Maybe there's something in the water in Trapani but not only was Gabriella at the marina very helpful and wanting to explain everything about her town but we also found a young lady at the tourist office who was really keen to answer and expand on the things to see. She recommended a pizza place but said you had to book so we went there on our way back to the boat and got what looked from his notes like one of the last tables.
So at 19.30 that evening we were sat in an unusal pizza place, seemingly formed out of the small rooms in the old building with narrow corridors between rooms, white tiles up to shoulder level, everything above painted white and Arabic/Moorish style window gaps high in the walls. We were clearly the only non-locals as the other diners were mostly families with small children or groups of locals meeting for a pizza. The pizzas were very good, slightly thicker base than in Sardinia and very filling, even Chris couldn't eat all his - what's the Italian for 'doggy bag'? Strangely you didn't get a knife, only a fork and each pizza was pre sliced into small 2cm chunks by a guy with a curved blade he rolled across the pizza.
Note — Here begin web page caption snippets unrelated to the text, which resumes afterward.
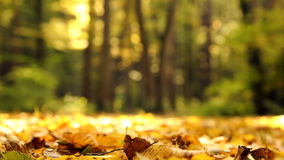 Yellow autumn leaves in the park.Yellow autumn maple leaves in the forest.Autumn landscape in the park, the woods. stock video footage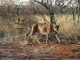 cheetah-conservation-centre_0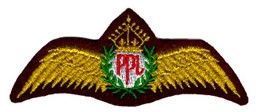 Photo de Privatpiloten Abzeichen PPL Wings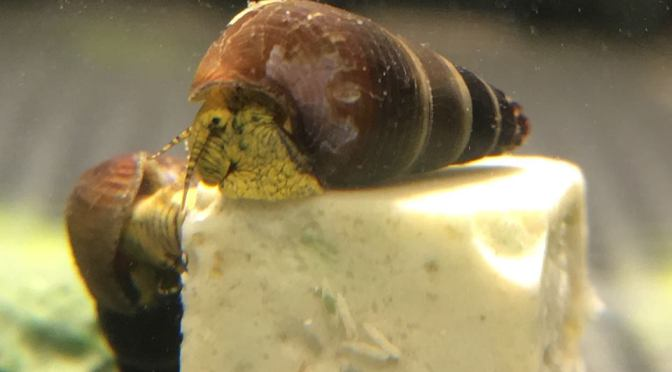 Baby Yellow Rabbit Snails for Sale – Tylomelania / Sulawesi Snailsm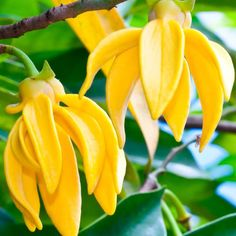 Ylang Ylang Boosts Heart Health, Moods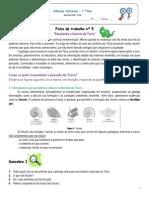 Ficha de trabalho__fósseis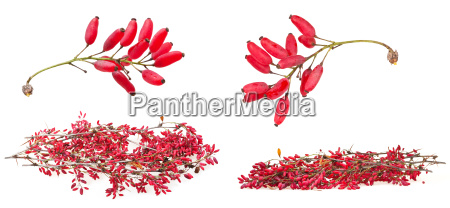 set of red berberis shoot with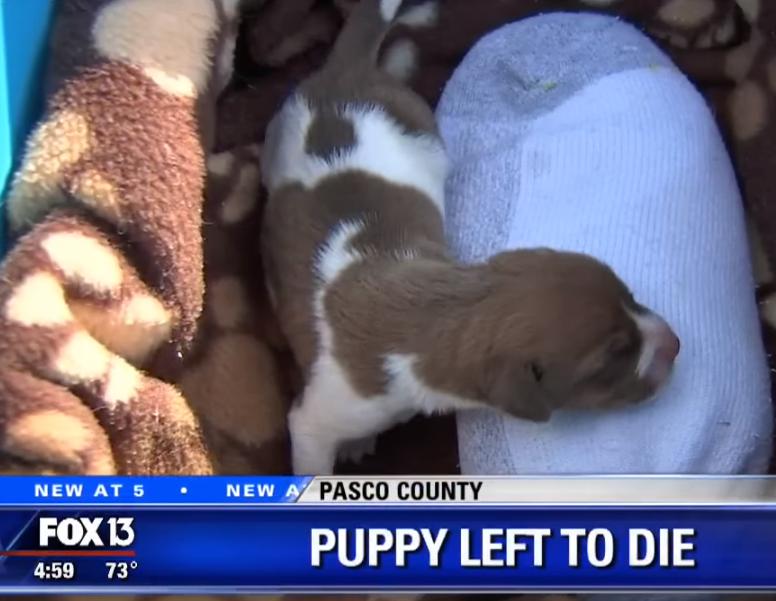 puppy1 - Quem teria coragem de amarrar um filhotinho nos trilhos de um trem?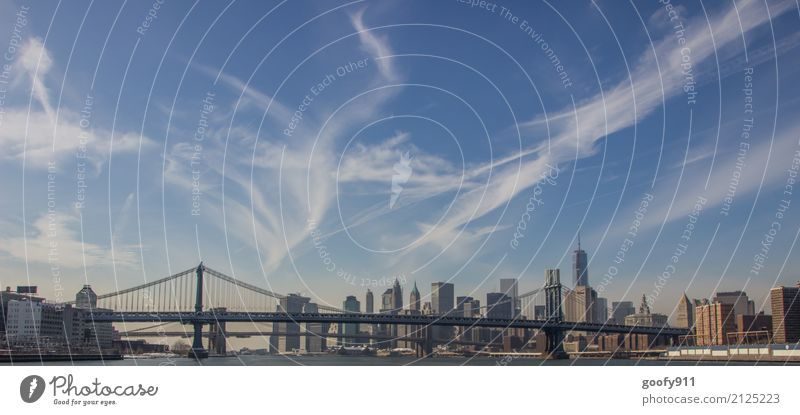 Manhattan Bridge and Skyline Elegant Vacation & Travel Tourism Trip Far-off places Freedom Sightseeing City trip Beautiful weather River New York City USA Town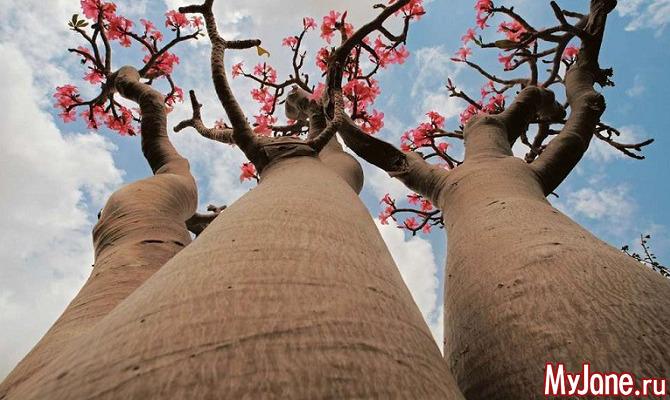 Адениумы: «инопланетные» растения или бонсай, созданый природой?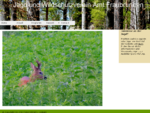 Jagd und Wildschutzverein des Amtes Fraubrunnen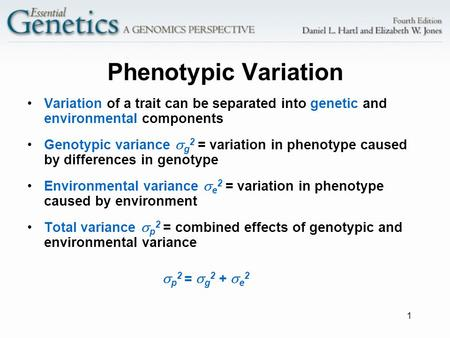 1 Phenotypic Variation Variation of a trait can be separated into genetic and environmental components Genotypic variance  g 2 = variation in phenotype.
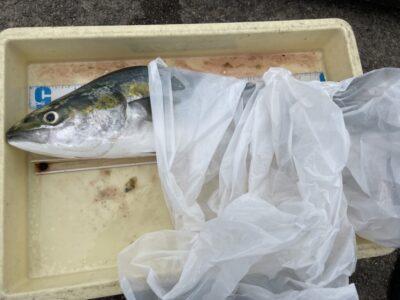<p>つりワゴン様 沖の北 のませ釣りでメジロ^ ^良型狙いはのませ釣りが強いですね♪おめでとうございます^o^</p>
It was a fun experience and we recommend a visit to Calvino on via Nunzio Nasi but wander by and book beforehand, there was a queue and people being turned away when we left.
main street Trapani
Our walks around Trapani showed us a town that has been nicely developed in the central areas where the old properties and pedestrian streets are attractive and well maintained. It's pleasant to walk around and has mostly local businesses as opposed to chains, we had coffee in a friendly café and admired the buildings. Once you leave the centre however it's a different story and the rest of the town around the port, including the marina area is very run down. Many of the business premises are closed, there was a disused school next to our marina and the rest of the town is struggling somewhat. Even so the people we met were very cheerful and it is certainly an interesting stop on the journey.
Splice moored 'bows in' with fenders!
Mooring Splice 'bows to' was a new experience for us especially as the quay in front was high and the fetch behind us was long, potentially allowing any southerly wind to kick up waves big enough to push us forward. The forecast was for a few days of northerlies but you never know so Chris rigged up some of our fenders to protect Splice's bow in the event of a push from behind. Each pair was slung from a line and further lines ran back from the ends to keep them aligned. Luckily they were not needed but they stayed in place as we bounced in the wash of departing fishing boats and ferries so we would use the technique again.
Trapani port and the off-lying islands from Erice
On Monday we set off to visit Erice which is the old town on the hill above Trapani. You are supposed to be able to catch a bus there which we thought would be interesting but after waiting 40 minutes or so gave up and caught the town bus to the cable-car station. The ride up in the 6 person gondola was interesting as the views of the town spread out below us and Erice itself is very attractive and not too given over to touristy stuff. We wandered about and, despite the urgings of Gabriella, declined to pay to visit any of the multiple churches. Why so many? Gabriella informed us that when the Christians arrived they were very keen to stop the established religions (which included 'sacred prostitution' with the local priestesses providing services to the passing sailors!) so knocked down the temples and built as many churches as they could fit in. These days of course maintaining them is very costly and only some are open to raise funds for the rest, we're a bit 'churched out' after the last few years so gave that a miss.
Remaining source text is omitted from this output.